WHAT NEEDS TO BE DONE: Since pictures do not belong in the copy, please repeat every record below exactly without them.

PROVIDED INFORMATION:
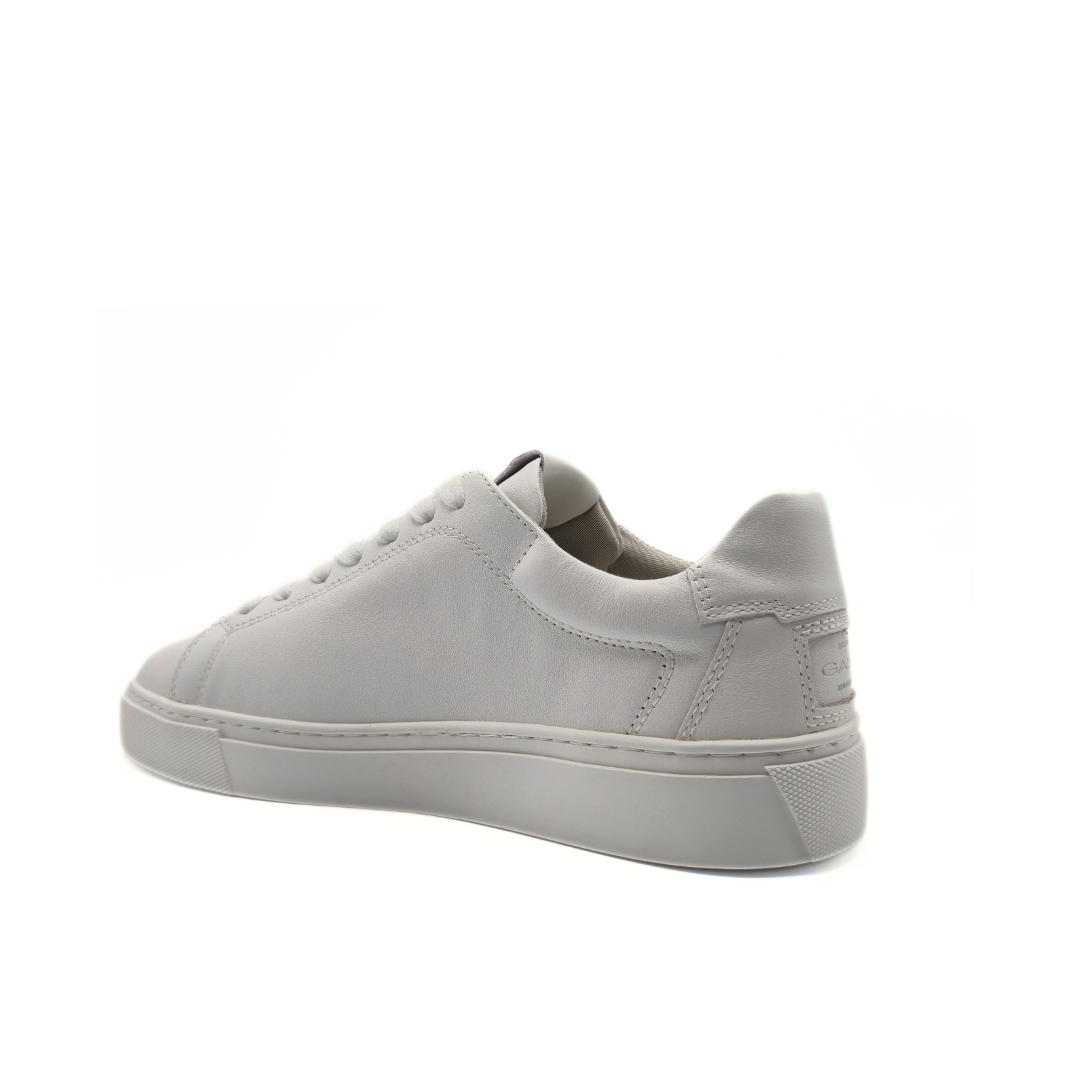 Sapatilha Gant Mc Julien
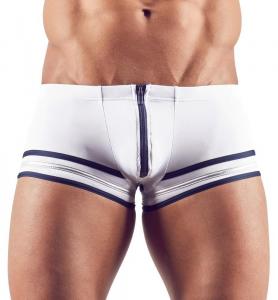 Men´s Pants M
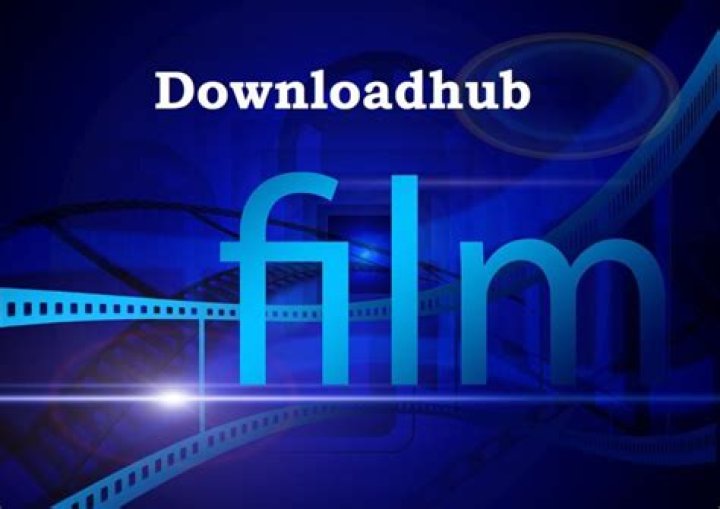 DownloadHub: Your Ultimate Destination For Safe And Fast Downloads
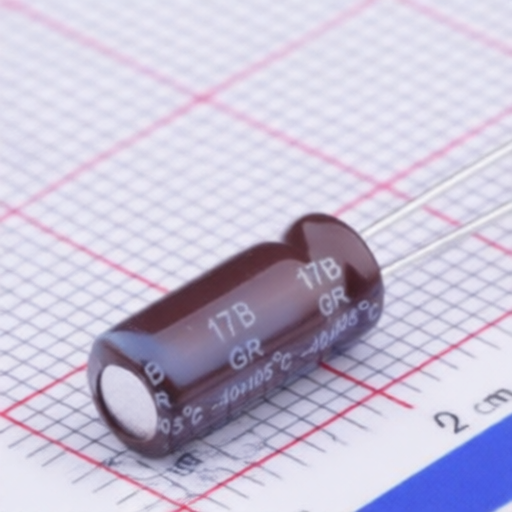 Chengx GR106M050D11RR0VK2FP0 for sale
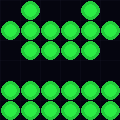 192.136.67.156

RESPONSE BOX:
 Sapatilha Gant Mc Julien
 Men´s Pants M
 DownloadHub: Your Ultimate Destination For Safe And Fast Downloads
 Chengx GR106M050D11RR0VK2FP0 for sale
 192.136.67.156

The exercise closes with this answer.